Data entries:
◇ ◇ ◇ ◇ ◇
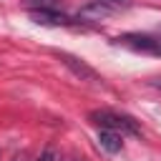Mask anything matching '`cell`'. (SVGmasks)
I'll list each match as a JSON object with an SVG mask.
<instances>
[{
	"label": "cell",
	"mask_w": 161,
	"mask_h": 161,
	"mask_svg": "<svg viewBox=\"0 0 161 161\" xmlns=\"http://www.w3.org/2000/svg\"><path fill=\"white\" fill-rule=\"evenodd\" d=\"M55 55H58V60H60L75 78H80V80H86V83H96V86L103 83V78H101L86 60H80V58H75V55H70V53H65V50H58Z\"/></svg>",
	"instance_id": "cell-2"
},
{
	"label": "cell",
	"mask_w": 161,
	"mask_h": 161,
	"mask_svg": "<svg viewBox=\"0 0 161 161\" xmlns=\"http://www.w3.org/2000/svg\"><path fill=\"white\" fill-rule=\"evenodd\" d=\"M111 13H113L111 8H106V5H101V3H96V0H91L86 8L78 10V18H83V20H101V18L111 15Z\"/></svg>",
	"instance_id": "cell-6"
},
{
	"label": "cell",
	"mask_w": 161,
	"mask_h": 161,
	"mask_svg": "<svg viewBox=\"0 0 161 161\" xmlns=\"http://www.w3.org/2000/svg\"><path fill=\"white\" fill-rule=\"evenodd\" d=\"M88 118H91L96 126H101V128L118 131L121 136H123V133H141L133 118L121 116V113H113V111H106V108H103V111H91V113H88Z\"/></svg>",
	"instance_id": "cell-1"
},
{
	"label": "cell",
	"mask_w": 161,
	"mask_h": 161,
	"mask_svg": "<svg viewBox=\"0 0 161 161\" xmlns=\"http://www.w3.org/2000/svg\"><path fill=\"white\" fill-rule=\"evenodd\" d=\"M30 20L45 28H60V25H70V18L58 13V10H30Z\"/></svg>",
	"instance_id": "cell-4"
},
{
	"label": "cell",
	"mask_w": 161,
	"mask_h": 161,
	"mask_svg": "<svg viewBox=\"0 0 161 161\" xmlns=\"http://www.w3.org/2000/svg\"><path fill=\"white\" fill-rule=\"evenodd\" d=\"M25 5L30 10H55L58 8L55 0H25Z\"/></svg>",
	"instance_id": "cell-7"
},
{
	"label": "cell",
	"mask_w": 161,
	"mask_h": 161,
	"mask_svg": "<svg viewBox=\"0 0 161 161\" xmlns=\"http://www.w3.org/2000/svg\"><path fill=\"white\" fill-rule=\"evenodd\" d=\"M96 3H101V5H106L111 10H126V8H131V0H96Z\"/></svg>",
	"instance_id": "cell-8"
},
{
	"label": "cell",
	"mask_w": 161,
	"mask_h": 161,
	"mask_svg": "<svg viewBox=\"0 0 161 161\" xmlns=\"http://www.w3.org/2000/svg\"><path fill=\"white\" fill-rule=\"evenodd\" d=\"M118 45L123 48H131V50H138V53H151L156 55L158 48H161V40L158 38H151V35H141V33H126L121 38H116Z\"/></svg>",
	"instance_id": "cell-3"
},
{
	"label": "cell",
	"mask_w": 161,
	"mask_h": 161,
	"mask_svg": "<svg viewBox=\"0 0 161 161\" xmlns=\"http://www.w3.org/2000/svg\"><path fill=\"white\" fill-rule=\"evenodd\" d=\"M73 161H75V158H73Z\"/></svg>",
	"instance_id": "cell-11"
},
{
	"label": "cell",
	"mask_w": 161,
	"mask_h": 161,
	"mask_svg": "<svg viewBox=\"0 0 161 161\" xmlns=\"http://www.w3.org/2000/svg\"><path fill=\"white\" fill-rule=\"evenodd\" d=\"M98 143H101L103 151H108V153H118V151L123 148V136H121L118 131L101 128V133H98Z\"/></svg>",
	"instance_id": "cell-5"
},
{
	"label": "cell",
	"mask_w": 161,
	"mask_h": 161,
	"mask_svg": "<svg viewBox=\"0 0 161 161\" xmlns=\"http://www.w3.org/2000/svg\"><path fill=\"white\" fill-rule=\"evenodd\" d=\"M38 161H55V148H50V146H48V148L38 156Z\"/></svg>",
	"instance_id": "cell-9"
},
{
	"label": "cell",
	"mask_w": 161,
	"mask_h": 161,
	"mask_svg": "<svg viewBox=\"0 0 161 161\" xmlns=\"http://www.w3.org/2000/svg\"><path fill=\"white\" fill-rule=\"evenodd\" d=\"M156 55H161V48H158V53H156Z\"/></svg>",
	"instance_id": "cell-10"
}]
</instances>
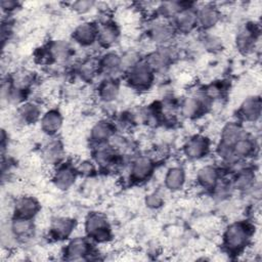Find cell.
<instances>
[{
	"label": "cell",
	"mask_w": 262,
	"mask_h": 262,
	"mask_svg": "<svg viewBox=\"0 0 262 262\" xmlns=\"http://www.w3.org/2000/svg\"><path fill=\"white\" fill-rule=\"evenodd\" d=\"M255 233V225L249 220H238L229 223L221 238L223 251L230 256H238L250 247Z\"/></svg>",
	"instance_id": "cell-1"
},
{
	"label": "cell",
	"mask_w": 262,
	"mask_h": 262,
	"mask_svg": "<svg viewBox=\"0 0 262 262\" xmlns=\"http://www.w3.org/2000/svg\"><path fill=\"white\" fill-rule=\"evenodd\" d=\"M72 44L62 39L51 40L36 51V59L45 66L64 64L74 56Z\"/></svg>",
	"instance_id": "cell-2"
},
{
	"label": "cell",
	"mask_w": 262,
	"mask_h": 262,
	"mask_svg": "<svg viewBox=\"0 0 262 262\" xmlns=\"http://www.w3.org/2000/svg\"><path fill=\"white\" fill-rule=\"evenodd\" d=\"M84 232L95 245L107 244L114 236L113 227L107 216L98 211H91L86 215Z\"/></svg>",
	"instance_id": "cell-3"
},
{
	"label": "cell",
	"mask_w": 262,
	"mask_h": 262,
	"mask_svg": "<svg viewBox=\"0 0 262 262\" xmlns=\"http://www.w3.org/2000/svg\"><path fill=\"white\" fill-rule=\"evenodd\" d=\"M157 75L144 60V57L135 66L123 73V79L126 84L134 91H148L155 84Z\"/></svg>",
	"instance_id": "cell-4"
},
{
	"label": "cell",
	"mask_w": 262,
	"mask_h": 262,
	"mask_svg": "<svg viewBox=\"0 0 262 262\" xmlns=\"http://www.w3.org/2000/svg\"><path fill=\"white\" fill-rule=\"evenodd\" d=\"M62 258L67 261H89L99 259L95 244L86 235L69 238L62 249Z\"/></svg>",
	"instance_id": "cell-5"
},
{
	"label": "cell",
	"mask_w": 262,
	"mask_h": 262,
	"mask_svg": "<svg viewBox=\"0 0 262 262\" xmlns=\"http://www.w3.org/2000/svg\"><path fill=\"white\" fill-rule=\"evenodd\" d=\"M92 161L102 172H115L123 167L125 162L124 155L116 151L108 143L92 146Z\"/></svg>",
	"instance_id": "cell-6"
},
{
	"label": "cell",
	"mask_w": 262,
	"mask_h": 262,
	"mask_svg": "<svg viewBox=\"0 0 262 262\" xmlns=\"http://www.w3.org/2000/svg\"><path fill=\"white\" fill-rule=\"evenodd\" d=\"M156 168L157 162L151 156H134L129 163V182L131 184H142L148 181L154 175Z\"/></svg>",
	"instance_id": "cell-7"
},
{
	"label": "cell",
	"mask_w": 262,
	"mask_h": 262,
	"mask_svg": "<svg viewBox=\"0 0 262 262\" xmlns=\"http://www.w3.org/2000/svg\"><path fill=\"white\" fill-rule=\"evenodd\" d=\"M146 36L157 46H166L172 44L177 32L171 20L156 17L147 25Z\"/></svg>",
	"instance_id": "cell-8"
},
{
	"label": "cell",
	"mask_w": 262,
	"mask_h": 262,
	"mask_svg": "<svg viewBox=\"0 0 262 262\" xmlns=\"http://www.w3.org/2000/svg\"><path fill=\"white\" fill-rule=\"evenodd\" d=\"M212 103L213 102L199 90L180 100L179 112L182 117L193 120L204 116L209 111Z\"/></svg>",
	"instance_id": "cell-9"
},
{
	"label": "cell",
	"mask_w": 262,
	"mask_h": 262,
	"mask_svg": "<svg viewBox=\"0 0 262 262\" xmlns=\"http://www.w3.org/2000/svg\"><path fill=\"white\" fill-rule=\"evenodd\" d=\"M177 57L175 48L171 45L157 46L156 49L144 56V60L156 75L165 74L173 64Z\"/></svg>",
	"instance_id": "cell-10"
},
{
	"label": "cell",
	"mask_w": 262,
	"mask_h": 262,
	"mask_svg": "<svg viewBox=\"0 0 262 262\" xmlns=\"http://www.w3.org/2000/svg\"><path fill=\"white\" fill-rule=\"evenodd\" d=\"M259 38V25L254 21H247L239 27L234 36L235 48L242 54H249L254 51Z\"/></svg>",
	"instance_id": "cell-11"
},
{
	"label": "cell",
	"mask_w": 262,
	"mask_h": 262,
	"mask_svg": "<svg viewBox=\"0 0 262 262\" xmlns=\"http://www.w3.org/2000/svg\"><path fill=\"white\" fill-rule=\"evenodd\" d=\"M79 173L76 164L69 160H63L53 167L51 174V181L53 185L59 190L70 189L77 181Z\"/></svg>",
	"instance_id": "cell-12"
},
{
	"label": "cell",
	"mask_w": 262,
	"mask_h": 262,
	"mask_svg": "<svg viewBox=\"0 0 262 262\" xmlns=\"http://www.w3.org/2000/svg\"><path fill=\"white\" fill-rule=\"evenodd\" d=\"M211 151V139L204 134L189 136L182 145V154L189 161H200Z\"/></svg>",
	"instance_id": "cell-13"
},
{
	"label": "cell",
	"mask_w": 262,
	"mask_h": 262,
	"mask_svg": "<svg viewBox=\"0 0 262 262\" xmlns=\"http://www.w3.org/2000/svg\"><path fill=\"white\" fill-rule=\"evenodd\" d=\"M177 35H187L198 29L196 6L193 2H186L184 7L171 19Z\"/></svg>",
	"instance_id": "cell-14"
},
{
	"label": "cell",
	"mask_w": 262,
	"mask_h": 262,
	"mask_svg": "<svg viewBox=\"0 0 262 262\" xmlns=\"http://www.w3.org/2000/svg\"><path fill=\"white\" fill-rule=\"evenodd\" d=\"M98 34V21L84 20L79 23L72 32V40L77 45L87 48L96 44Z\"/></svg>",
	"instance_id": "cell-15"
},
{
	"label": "cell",
	"mask_w": 262,
	"mask_h": 262,
	"mask_svg": "<svg viewBox=\"0 0 262 262\" xmlns=\"http://www.w3.org/2000/svg\"><path fill=\"white\" fill-rule=\"evenodd\" d=\"M77 227V220L70 216H56L51 219L48 236L54 242H64L71 238Z\"/></svg>",
	"instance_id": "cell-16"
},
{
	"label": "cell",
	"mask_w": 262,
	"mask_h": 262,
	"mask_svg": "<svg viewBox=\"0 0 262 262\" xmlns=\"http://www.w3.org/2000/svg\"><path fill=\"white\" fill-rule=\"evenodd\" d=\"M98 70L100 76L105 77H119L123 74V62L122 54L110 49L105 50L97 57Z\"/></svg>",
	"instance_id": "cell-17"
},
{
	"label": "cell",
	"mask_w": 262,
	"mask_h": 262,
	"mask_svg": "<svg viewBox=\"0 0 262 262\" xmlns=\"http://www.w3.org/2000/svg\"><path fill=\"white\" fill-rule=\"evenodd\" d=\"M121 37V30L118 24L113 19H104L98 23V34L96 44L104 49L113 48Z\"/></svg>",
	"instance_id": "cell-18"
},
{
	"label": "cell",
	"mask_w": 262,
	"mask_h": 262,
	"mask_svg": "<svg viewBox=\"0 0 262 262\" xmlns=\"http://www.w3.org/2000/svg\"><path fill=\"white\" fill-rule=\"evenodd\" d=\"M198 29L209 32L221 20V10L215 3H205L196 6Z\"/></svg>",
	"instance_id": "cell-19"
},
{
	"label": "cell",
	"mask_w": 262,
	"mask_h": 262,
	"mask_svg": "<svg viewBox=\"0 0 262 262\" xmlns=\"http://www.w3.org/2000/svg\"><path fill=\"white\" fill-rule=\"evenodd\" d=\"M262 113V101L260 95L246 97L237 108V120L242 123H256Z\"/></svg>",
	"instance_id": "cell-20"
},
{
	"label": "cell",
	"mask_w": 262,
	"mask_h": 262,
	"mask_svg": "<svg viewBox=\"0 0 262 262\" xmlns=\"http://www.w3.org/2000/svg\"><path fill=\"white\" fill-rule=\"evenodd\" d=\"M118 132L113 120L101 119L92 125L89 131V141L92 146L105 144Z\"/></svg>",
	"instance_id": "cell-21"
},
{
	"label": "cell",
	"mask_w": 262,
	"mask_h": 262,
	"mask_svg": "<svg viewBox=\"0 0 262 262\" xmlns=\"http://www.w3.org/2000/svg\"><path fill=\"white\" fill-rule=\"evenodd\" d=\"M8 222L11 232L18 245L28 243L36 234L37 227L35 224V219L11 216Z\"/></svg>",
	"instance_id": "cell-22"
},
{
	"label": "cell",
	"mask_w": 262,
	"mask_h": 262,
	"mask_svg": "<svg viewBox=\"0 0 262 262\" xmlns=\"http://www.w3.org/2000/svg\"><path fill=\"white\" fill-rule=\"evenodd\" d=\"M225 174L222 168L213 164H206L201 166L195 174L196 184L207 192H211L218 180Z\"/></svg>",
	"instance_id": "cell-23"
},
{
	"label": "cell",
	"mask_w": 262,
	"mask_h": 262,
	"mask_svg": "<svg viewBox=\"0 0 262 262\" xmlns=\"http://www.w3.org/2000/svg\"><path fill=\"white\" fill-rule=\"evenodd\" d=\"M41 210V205L39 201L29 194L17 196L12 204V214L13 217L35 219Z\"/></svg>",
	"instance_id": "cell-24"
},
{
	"label": "cell",
	"mask_w": 262,
	"mask_h": 262,
	"mask_svg": "<svg viewBox=\"0 0 262 262\" xmlns=\"http://www.w3.org/2000/svg\"><path fill=\"white\" fill-rule=\"evenodd\" d=\"M121 92V79L119 77L102 78L96 87L98 99L103 103L115 102Z\"/></svg>",
	"instance_id": "cell-25"
},
{
	"label": "cell",
	"mask_w": 262,
	"mask_h": 262,
	"mask_svg": "<svg viewBox=\"0 0 262 262\" xmlns=\"http://www.w3.org/2000/svg\"><path fill=\"white\" fill-rule=\"evenodd\" d=\"M231 150L236 162H246L247 159L256 155L258 150V143L255 136L247 132L231 145Z\"/></svg>",
	"instance_id": "cell-26"
},
{
	"label": "cell",
	"mask_w": 262,
	"mask_h": 262,
	"mask_svg": "<svg viewBox=\"0 0 262 262\" xmlns=\"http://www.w3.org/2000/svg\"><path fill=\"white\" fill-rule=\"evenodd\" d=\"M43 113L41 104L38 101L28 99L16 106L15 115L19 123L29 126L40 122Z\"/></svg>",
	"instance_id": "cell-27"
},
{
	"label": "cell",
	"mask_w": 262,
	"mask_h": 262,
	"mask_svg": "<svg viewBox=\"0 0 262 262\" xmlns=\"http://www.w3.org/2000/svg\"><path fill=\"white\" fill-rule=\"evenodd\" d=\"M40 129L48 137L56 136L63 125V116L56 107L45 111L40 119Z\"/></svg>",
	"instance_id": "cell-28"
},
{
	"label": "cell",
	"mask_w": 262,
	"mask_h": 262,
	"mask_svg": "<svg viewBox=\"0 0 262 262\" xmlns=\"http://www.w3.org/2000/svg\"><path fill=\"white\" fill-rule=\"evenodd\" d=\"M64 148L60 139L56 136L49 137V140L41 148V156L45 164L52 168L63 161Z\"/></svg>",
	"instance_id": "cell-29"
},
{
	"label": "cell",
	"mask_w": 262,
	"mask_h": 262,
	"mask_svg": "<svg viewBox=\"0 0 262 262\" xmlns=\"http://www.w3.org/2000/svg\"><path fill=\"white\" fill-rule=\"evenodd\" d=\"M74 73L76 77L82 81L83 83H92L95 79L100 76L98 70L97 58L94 57H87L79 61L75 69Z\"/></svg>",
	"instance_id": "cell-30"
},
{
	"label": "cell",
	"mask_w": 262,
	"mask_h": 262,
	"mask_svg": "<svg viewBox=\"0 0 262 262\" xmlns=\"http://www.w3.org/2000/svg\"><path fill=\"white\" fill-rule=\"evenodd\" d=\"M247 132L248 131L246 130L244 123L239 122L238 120L229 121L223 125L221 132H220V138H219L218 142L231 147V145L237 139H239L242 136H244Z\"/></svg>",
	"instance_id": "cell-31"
},
{
	"label": "cell",
	"mask_w": 262,
	"mask_h": 262,
	"mask_svg": "<svg viewBox=\"0 0 262 262\" xmlns=\"http://www.w3.org/2000/svg\"><path fill=\"white\" fill-rule=\"evenodd\" d=\"M186 183V171L182 166H172L167 169L164 176V186L167 190L176 192Z\"/></svg>",
	"instance_id": "cell-32"
},
{
	"label": "cell",
	"mask_w": 262,
	"mask_h": 262,
	"mask_svg": "<svg viewBox=\"0 0 262 262\" xmlns=\"http://www.w3.org/2000/svg\"><path fill=\"white\" fill-rule=\"evenodd\" d=\"M186 4L181 1H165L161 2L156 8V17L171 20Z\"/></svg>",
	"instance_id": "cell-33"
},
{
	"label": "cell",
	"mask_w": 262,
	"mask_h": 262,
	"mask_svg": "<svg viewBox=\"0 0 262 262\" xmlns=\"http://www.w3.org/2000/svg\"><path fill=\"white\" fill-rule=\"evenodd\" d=\"M228 89L227 81L225 80H216L214 82H211L207 85H205L201 91L212 101L216 99H221V97L226 93Z\"/></svg>",
	"instance_id": "cell-34"
},
{
	"label": "cell",
	"mask_w": 262,
	"mask_h": 262,
	"mask_svg": "<svg viewBox=\"0 0 262 262\" xmlns=\"http://www.w3.org/2000/svg\"><path fill=\"white\" fill-rule=\"evenodd\" d=\"M200 42L205 50L211 53H218L223 49L222 40L216 35L211 34L210 32H202Z\"/></svg>",
	"instance_id": "cell-35"
},
{
	"label": "cell",
	"mask_w": 262,
	"mask_h": 262,
	"mask_svg": "<svg viewBox=\"0 0 262 262\" xmlns=\"http://www.w3.org/2000/svg\"><path fill=\"white\" fill-rule=\"evenodd\" d=\"M165 203L164 194L160 190H152L145 194L144 205L150 210H158L163 207Z\"/></svg>",
	"instance_id": "cell-36"
},
{
	"label": "cell",
	"mask_w": 262,
	"mask_h": 262,
	"mask_svg": "<svg viewBox=\"0 0 262 262\" xmlns=\"http://www.w3.org/2000/svg\"><path fill=\"white\" fill-rule=\"evenodd\" d=\"M76 168L79 176L83 177H92L98 172V168L92 160H82L76 164Z\"/></svg>",
	"instance_id": "cell-37"
},
{
	"label": "cell",
	"mask_w": 262,
	"mask_h": 262,
	"mask_svg": "<svg viewBox=\"0 0 262 262\" xmlns=\"http://www.w3.org/2000/svg\"><path fill=\"white\" fill-rule=\"evenodd\" d=\"M97 3L92 0H78L71 3L70 8L77 14H86L90 12Z\"/></svg>",
	"instance_id": "cell-38"
},
{
	"label": "cell",
	"mask_w": 262,
	"mask_h": 262,
	"mask_svg": "<svg viewBox=\"0 0 262 262\" xmlns=\"http://www.w3.org/2000/svg\"><path fill=\"white\" fill-rule=\"evenodd\" d=\"M19 6H20V3L15 0H2L0 2V7L2 12L6 14H10L14 12L19 8Z\"/></svg>",
	"instance_id": "cell-39"
}]
</instances>
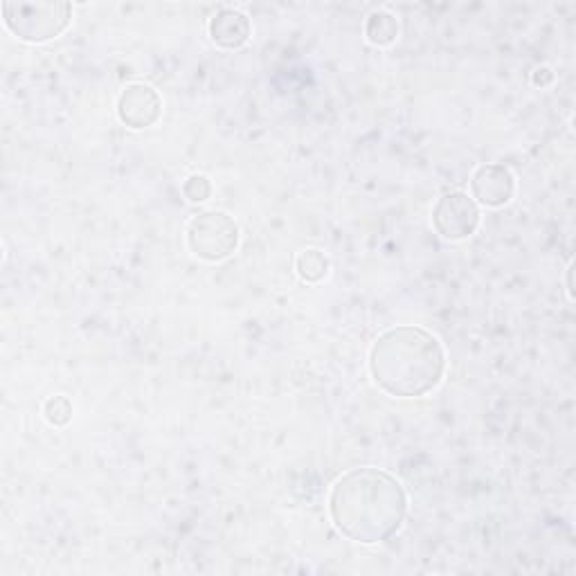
◇ ◇ ◇ ◇ ◇
Exercise task — Can you retype the items from the very beginning through the line containing "45L123 48H131V50H138V53H151L156 55L158", including that line, and leave the pictures out of your answer?

Complete output —
Mask anything matching '`cell`'. (SVGmasks)
I'll list each match as a JSON object with an SVG mask.
<instances>
[{
	"label": "cell",
	"mask_w": 161,
	"mask_h": 161,
	"mask_svg": "<svg viewBox=\"0 0 161 161\" xmlns=\"http://www.w3.org/2000/svg\"><path fill=\"white\" fill-rule=\"evenodd\" d=\"M55 55H58V60H60L75 78H80V80H86V83H96V86L103 83V78H101L86 60H80V58H75V55H70V53H65V50H58Z\"/></svg>",
	"instance_id": "cell-2"
},
{
	"label": "cell",
	"mask_w": 161,
	"mask_h": 161,
	"mask_svg": "<svg viewBox=\"0 0 161 161\" xmlns=\"http://www.w3.org/2000/svg\"><path fill=\"white\" fill-rule=\"evenodd\" d=\"M111 13H113L111 8H106V5H101V3H96V0H91L86 8L78 10V18H83V20H101V18L111 15Z\"/></svg>",
	"instance_id": "cell-6"
},
{
	"label": "cell",
	"mask_w": 161,
	"mask_h": 161,
	"mask_svg": "<svg viewBox=\"0 0 161 161\" xmlns=\"http://www.w3.org/2000/svg\"><path fill=\"white\" fill-rule=\"evenodd\" d=\"M88 118H91L96 126H101V128L118 131L121 136H123V133H141L133 118L121 116V113H113V111H106V108H103V111H91V113H88Z\"/></svg>",
	"instance_id": "cell-1"
},
{
	"label": "cell",
	"mask_w": 161,
	"mask_h": 161,
	"mask_svg": "<svg viewBox=\"0 0 161 161\" xmlns=\"http://www.w3.org/2000/svg\"><path fill=\"white\" fill-rule=\"evenodd\" d=\"M30 20L45 28H60V25H70V18L58 13V10H30Z\"/></svg>",
	"instance_id": "cell-4"
},
{
	"label": "cell",
	"mask_w": 161,
	"mask_h": 161,
	"mask_svg": "<svg viewBox=\"0 0 161 161\" xmlns=\"http://www.w3.org/2000/svg\"><path fill=\"white\" fill-rule=\"evenodd\" d=\"M25 5L30 10H55L58 8L55 0H25Z\"/></svg>",
	"instance_id": "cell-7"
},
{
	"label": "cell",
	"mask_w": 161,
	"mask_h": 161,
	"mask_svg": "<svg viewBox=\"0 0 161 161\" xmlns=\"http://www.w3.org/2000/svg\"><path fill=\"white\" fill-rule=\"evenodd\" d=\"M96 3H101V5H106L111 10H126V8H131V0H96Z\"/></svg>",
	"instance_id": "cell-8"
},
{
	"label": "cell",
	"mask_w": 161,
	"mask_h": 161,
	"mask_svg": "<svg viewBox=\"0 0 161 161\" xmlns=\"http://www.w3.org/2000/svg\"><path fill=\"white\" fill-rule=\"evenodd\" d=\"M118 45L123 48H131V50H138V53H151L156 55L158 48H161V40L158 38H151V35H141V33H126L121 38H116Z\"/></svg>",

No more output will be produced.